La propia versión de los hechos por parte del periodista –quien los investiga, los reconstruye palmo a palmo o los vive-, me atrevo a pensar que esta es la idea que completa la definición de crónica que tenía Guillermo Cano. Tener la propia versión de los hechos…Y, claro está, contar con el respaldo editorial para poderla escribir y publicar; he ahí también, a mi modo de entender, la primera condición para poder edificar una crónica sobre bases firmes, con todo lo que este hermoso género, antecesor del periodismo informativo, demanda en cuanto a trabajo periodístico y a trabajo con la escritura, más exactamente con la narración.

En el trabajo como cronista, Guillermo Cano concretó su curso necesario de reportero raso y de escritor versátil, agudo en los detalles, sensible y vehemente, antes de afrontar el reto de ser el codirector de El Espectador, en 1952, y director a partir de 1974, en cuya condición fue valorado por los lectores como un editorialista y columnista combativo, único, no sólo por sus posiciones, argumentos y visiones sobre el futuro del país y de sus instituciones, sino por el estilo limpio de su prosa. Motivos que hacen antológica su Libreta de Apuntes, “donde sacaba su alma”-según lo recuerda su sobrino Fidel Cano, actual director de El Espectador- y donde, cada que tenía la ocasión, también sacaba su alma de cronista…

Como ustedes saben

El concepto de crónica se origina en el vocablo griego Kronos, tiempo. Y en los tratados de retórica se dice que esta forma de escritura consiste en el registro de la sucesión temporal de hechos. Y, es cierto, durante siglos los viajeros e historiadores registraron los acontecimientos en un género de escritura que conservó el nombre de crónica, porque predominaba la narración lineal en el tiempo, a pesar de los variados estilos de cada escritor que la convirtieron (a la crónica) en un “territorio sin fronteras” en la que se ubicaron varios y diferentes géneros periodísticos.

En el periodismo moderno se mantiene el nombre de crónica –aunque sin el rigor cronológico-, para referirse a formas de escritura que van desde el artículo de opinión a la columna personal. Es decir que, al evolucionar el género, perdió su raíz para adquirir múltiples expresiones. Y para mi uno de los conceptos sobre el género de la crónica más esclarecedores es el de Earle Herrera en su libro La magia de la crónica, donde dice:

“La crónica nace estrechamente vinculada a la historia propiamente dicha. Podríamos añadir: es la primera forma de “historiar”. Las aguas se comenzarán a separar cuando esta última va creando un discurso sistematizado, elaborando un método, delineando sus objetivos hasta convertirse, hoy, en una ciencia de estudio e investigación, con sus leyes y cuerpo teórico definidos…El cronista no toma, como el historiador, distancia de lo que narra. Por el contrario, está inmerso en su propia relación, y cuenta desde adentro lo que vio y oyó”.

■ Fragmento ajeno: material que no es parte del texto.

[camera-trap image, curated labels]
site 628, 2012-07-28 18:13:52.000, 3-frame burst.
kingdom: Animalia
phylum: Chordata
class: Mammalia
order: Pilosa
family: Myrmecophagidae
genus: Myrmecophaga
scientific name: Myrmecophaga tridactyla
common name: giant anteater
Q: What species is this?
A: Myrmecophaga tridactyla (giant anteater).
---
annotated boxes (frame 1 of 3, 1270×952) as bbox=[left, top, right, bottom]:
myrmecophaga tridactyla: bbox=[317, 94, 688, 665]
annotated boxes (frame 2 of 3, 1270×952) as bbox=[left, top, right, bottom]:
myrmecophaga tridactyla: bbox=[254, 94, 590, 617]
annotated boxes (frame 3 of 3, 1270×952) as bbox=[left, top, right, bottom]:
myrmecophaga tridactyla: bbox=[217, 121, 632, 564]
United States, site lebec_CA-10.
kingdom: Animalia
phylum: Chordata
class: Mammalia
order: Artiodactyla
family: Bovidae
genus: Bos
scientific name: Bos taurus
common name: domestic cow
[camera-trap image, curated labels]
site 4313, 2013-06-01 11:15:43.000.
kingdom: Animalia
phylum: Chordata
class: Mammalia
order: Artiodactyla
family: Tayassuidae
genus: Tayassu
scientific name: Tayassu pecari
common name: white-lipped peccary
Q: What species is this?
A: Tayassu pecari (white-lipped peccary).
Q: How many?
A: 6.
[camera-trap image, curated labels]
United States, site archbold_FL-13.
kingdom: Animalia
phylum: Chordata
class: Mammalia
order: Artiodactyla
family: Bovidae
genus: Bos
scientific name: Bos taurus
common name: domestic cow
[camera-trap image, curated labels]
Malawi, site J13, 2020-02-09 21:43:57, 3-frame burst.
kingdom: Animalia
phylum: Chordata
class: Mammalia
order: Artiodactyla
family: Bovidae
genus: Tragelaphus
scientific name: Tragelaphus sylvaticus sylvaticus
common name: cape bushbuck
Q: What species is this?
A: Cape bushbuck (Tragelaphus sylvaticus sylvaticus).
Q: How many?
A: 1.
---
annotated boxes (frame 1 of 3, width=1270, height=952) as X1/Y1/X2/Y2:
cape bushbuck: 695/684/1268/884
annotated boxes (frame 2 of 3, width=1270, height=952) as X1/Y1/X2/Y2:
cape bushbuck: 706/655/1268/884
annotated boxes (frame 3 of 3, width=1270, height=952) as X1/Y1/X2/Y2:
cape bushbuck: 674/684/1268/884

Se considera que en Colombia la crónica se independizó formal y temáticamente desde comienzos de siglo XX. El cronista colombiano, aunque no abandonó la referencia al suceso de actualidad, se ocupó también de temas intemporales y de interés universal. Y cuando el cronista cuenta con su columna personal –de acuerdo con la profesora Maryluz Vallejo Mejía en su libro La crónica en Colombia. Medio siglo de 0ro, 1910-1960- , la crónica se convierte en una especie de cuaderno de bitácora, que le permite tomar el pulso a la actualidad en medio del tráfago de la información, para expresarla desde su punto de vista independiente y original, con una actitud comprometida ante la sociedad.

En todo caso, ese punto de vista independiente y original del cronista moderno implica que su personalidad, su ideología y su mirada individual del mundo, se reflejen en su trabajo narrativo, sin ninguna clase de cautela o de inhibición. Esa marcada individualidad del autor que se nota en muchas crónicas es, para mí, la única forma de objetividad posible en el periodismo. Es decir que, paradójicamente, mientras más evidente sea la presencia del autor en la crónica, informando y conceptuando, más claro, honesto, creíble y universal es su mensaje para el lector.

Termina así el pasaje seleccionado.